During a heartbeat, it:
- Checks for urgent emails (security alerts, time-sensitive)
- Looks at upcoming calendar events
- Decides whether to alert me or stay quiet
If nothing needs attention: silence. If something does: a quick ping.
This is the difference between a tool I have to remember to use and an assistant that watches the things I’d otherwise forget.
The Stack
For the curious, here’s what’s running:
- OpenClaw — the agent framework (scheduling, messaging, tool orchestration)
- Claude Opus — the underlying model
- Telegram — primary interface (I can message from my phone)
- Obsidian — system of record (notes, security scans, research)
- Google Workspace CLI (gog) — calendar and email access
- Trello — task tracking for longer projects
- Dedicated Mac — runs 24/7, isolated environment
Total cost: roughly the API usage plus a Mac I already owned.
What I’ve Learned
1. Persona matters. A consistent voice makes the assistant feel reliable.

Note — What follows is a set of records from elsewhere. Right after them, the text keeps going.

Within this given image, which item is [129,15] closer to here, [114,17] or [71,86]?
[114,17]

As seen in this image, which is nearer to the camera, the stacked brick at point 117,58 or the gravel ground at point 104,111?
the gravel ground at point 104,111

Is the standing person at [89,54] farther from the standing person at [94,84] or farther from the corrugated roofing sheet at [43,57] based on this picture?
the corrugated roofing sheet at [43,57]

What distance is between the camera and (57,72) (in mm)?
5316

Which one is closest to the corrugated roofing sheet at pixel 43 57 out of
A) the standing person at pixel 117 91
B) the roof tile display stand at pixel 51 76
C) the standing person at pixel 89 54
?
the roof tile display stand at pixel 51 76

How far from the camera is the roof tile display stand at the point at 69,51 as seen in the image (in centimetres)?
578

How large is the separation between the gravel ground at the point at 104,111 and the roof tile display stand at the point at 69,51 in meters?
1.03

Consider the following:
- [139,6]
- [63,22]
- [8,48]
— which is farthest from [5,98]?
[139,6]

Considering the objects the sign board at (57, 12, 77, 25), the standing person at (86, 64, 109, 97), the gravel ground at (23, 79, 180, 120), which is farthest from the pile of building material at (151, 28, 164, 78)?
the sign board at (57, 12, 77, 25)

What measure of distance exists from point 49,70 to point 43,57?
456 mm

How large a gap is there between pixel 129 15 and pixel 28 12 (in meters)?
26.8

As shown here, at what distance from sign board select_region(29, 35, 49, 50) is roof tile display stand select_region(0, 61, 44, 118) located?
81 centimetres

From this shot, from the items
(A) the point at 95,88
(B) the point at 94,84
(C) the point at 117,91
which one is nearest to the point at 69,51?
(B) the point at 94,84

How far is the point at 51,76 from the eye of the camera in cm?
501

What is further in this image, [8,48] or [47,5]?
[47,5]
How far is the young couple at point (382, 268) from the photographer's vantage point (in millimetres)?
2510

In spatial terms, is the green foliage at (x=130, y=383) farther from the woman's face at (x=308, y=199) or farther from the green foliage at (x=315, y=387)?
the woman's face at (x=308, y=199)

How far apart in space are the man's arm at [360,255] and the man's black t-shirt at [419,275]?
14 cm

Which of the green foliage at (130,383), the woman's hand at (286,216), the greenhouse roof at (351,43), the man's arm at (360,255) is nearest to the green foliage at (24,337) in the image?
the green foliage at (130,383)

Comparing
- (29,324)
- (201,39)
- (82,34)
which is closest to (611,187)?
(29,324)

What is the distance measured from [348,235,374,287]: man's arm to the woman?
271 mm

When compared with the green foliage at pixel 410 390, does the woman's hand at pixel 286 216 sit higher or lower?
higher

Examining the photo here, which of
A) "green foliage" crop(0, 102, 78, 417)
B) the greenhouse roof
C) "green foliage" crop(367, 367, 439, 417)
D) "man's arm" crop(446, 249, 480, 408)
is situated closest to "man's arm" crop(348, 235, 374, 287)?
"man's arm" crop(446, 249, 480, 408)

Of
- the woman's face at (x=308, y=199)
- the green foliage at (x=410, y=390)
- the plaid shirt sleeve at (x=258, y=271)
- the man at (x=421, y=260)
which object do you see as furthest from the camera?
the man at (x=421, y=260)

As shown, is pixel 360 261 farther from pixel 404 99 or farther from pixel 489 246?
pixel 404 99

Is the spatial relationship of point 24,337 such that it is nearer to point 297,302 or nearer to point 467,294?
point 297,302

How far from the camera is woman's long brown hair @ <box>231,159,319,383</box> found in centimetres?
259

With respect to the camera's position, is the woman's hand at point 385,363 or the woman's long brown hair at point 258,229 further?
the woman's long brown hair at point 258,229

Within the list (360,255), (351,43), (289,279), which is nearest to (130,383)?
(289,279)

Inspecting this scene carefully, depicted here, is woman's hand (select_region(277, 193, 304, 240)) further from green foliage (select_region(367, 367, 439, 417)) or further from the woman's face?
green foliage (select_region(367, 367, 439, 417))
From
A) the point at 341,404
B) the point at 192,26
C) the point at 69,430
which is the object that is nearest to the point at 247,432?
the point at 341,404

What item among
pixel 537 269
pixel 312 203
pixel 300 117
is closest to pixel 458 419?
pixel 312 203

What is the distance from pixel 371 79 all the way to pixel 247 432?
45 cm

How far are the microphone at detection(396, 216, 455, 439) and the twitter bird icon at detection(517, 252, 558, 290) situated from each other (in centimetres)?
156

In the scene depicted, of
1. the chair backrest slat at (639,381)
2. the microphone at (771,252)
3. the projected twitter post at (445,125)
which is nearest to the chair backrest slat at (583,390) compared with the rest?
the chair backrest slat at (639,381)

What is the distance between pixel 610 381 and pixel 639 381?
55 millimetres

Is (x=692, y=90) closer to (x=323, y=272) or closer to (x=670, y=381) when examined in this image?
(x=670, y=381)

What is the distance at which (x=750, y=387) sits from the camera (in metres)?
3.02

2. Email delegation is powerful. Don’t give AI your primary credentials. Set up a read-through pattern instead.
3. Start with one workflow. Security monitoring was the forcing function. Everything else grew from there.
4. Proactive beats reactive. The value isn’t in asking questions—it’s in not having to remember to ask.
5. Keep humans in the loop. BobWizard drafts, suggests, and prepares. I approve and send.
BobWizard isn’t magic. It’s just the right primitives wired together with a bit of personality.
That said, having a calm, reliable assistant that actually does things has changed how I work more than any other tool this year.